§ **Objectif visé**
Poursuivez le texte sur le livre qui s'en prend au monde du vin de Saint-Émilion, en reprenant juste après sa dernière phrase.

§ **Extrait proposé**
━━━

Isabelle, dans son nouvel ouvrage, elle s’en prend au monde du vin. Et ça dégomme sec surtout dans la région de Saint–Emilion. Un gars comme Hubert de Bouard, il doit se dire qu’il sent le gaz, que les gens lui en veulent, qu’il est le mal-aimé. Il se fait bombarder au fil des pages à tel point qu’il doit avoir le bourdon à L’Angélus. Elle raconte par le détail les péripéties autour du dernier classement des vins de cette belle commune de Gironde dont le vignoble est classé au patrimoine de l’Unesco. A lire, on se dit que les choses n’ont pas été menées avec une grande impartialité et que tout a été fait surtout pour obtenir le classement de sa propriété en haut de l’affiche. Bon vous me direz, la journaliste n’a peut-être pas relaté les faits correctement. Dans ce cas, il est difficile d’imaginer que Monsieur de Bouard ne porte plainte car la charge à son endroit est vraiment lourde… Qui vivra verra !

━━━

§ **Données fournies**
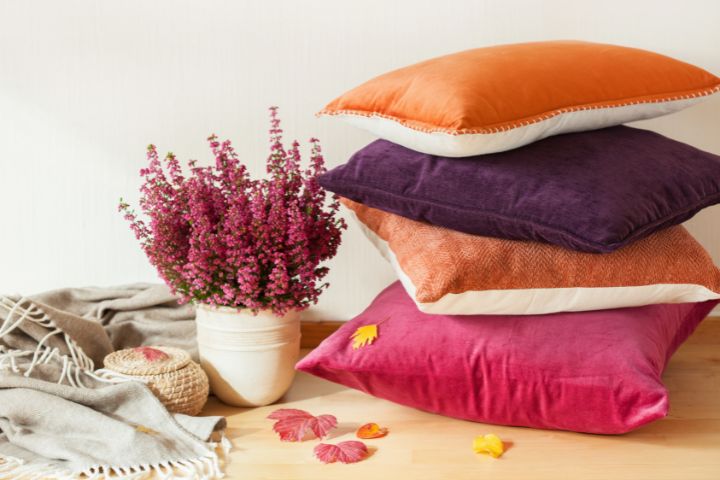 Cushions and a lavender plant on a surface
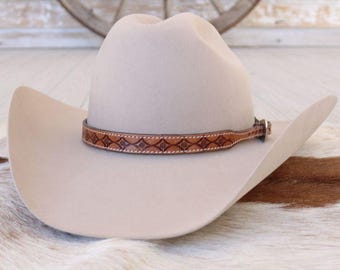 May include: A light beige cowboy hat with a brown leather band featuring a decorative pattern. The hat has a classic western design with a wide brim and a tall crown. The leather band is secured with a silver-colored buckle.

━━━

§ **Corrigé proposé**
Quand on visite Saint-Emilion, on est ébloui par la beauté des lieux. Tout dans cette appellation semble ordonné comme des rangs de vignes. Tout semble harmonie. Mais si on en croit l’auteur, cette tranquillité est troublée par des tirs genre Tontons Flingueurs comme si tout le monde ne s’aimait pas dans ce monde de gentlemen farmers. Fâcheux, non ?

Si le vin vous intéresse, je vous invite à lire sans attendre ce brulôt. C’est comme un roman policier. Quand vous aurez mis le nez dedans, difficile de s’arrêter ! Et vous ferez comme moi ; vous passerez une partie de la nuit à voyager en Bordelais, Champagne, Chine… mais ce sont surtout Pomerol et Saint-Emilion qui se partagent la vedette. Coté acteurs, Christian Moueix, Jean-Luc Thunevin, Stéphane Derenoncourt, Jean-François Quenin sont les vedettes de cette tranche de vie sans oublier les traitements phytosanitaires.

Mona souri encore une fois grâce à Pierre Lurton.

Lire sans lunette ?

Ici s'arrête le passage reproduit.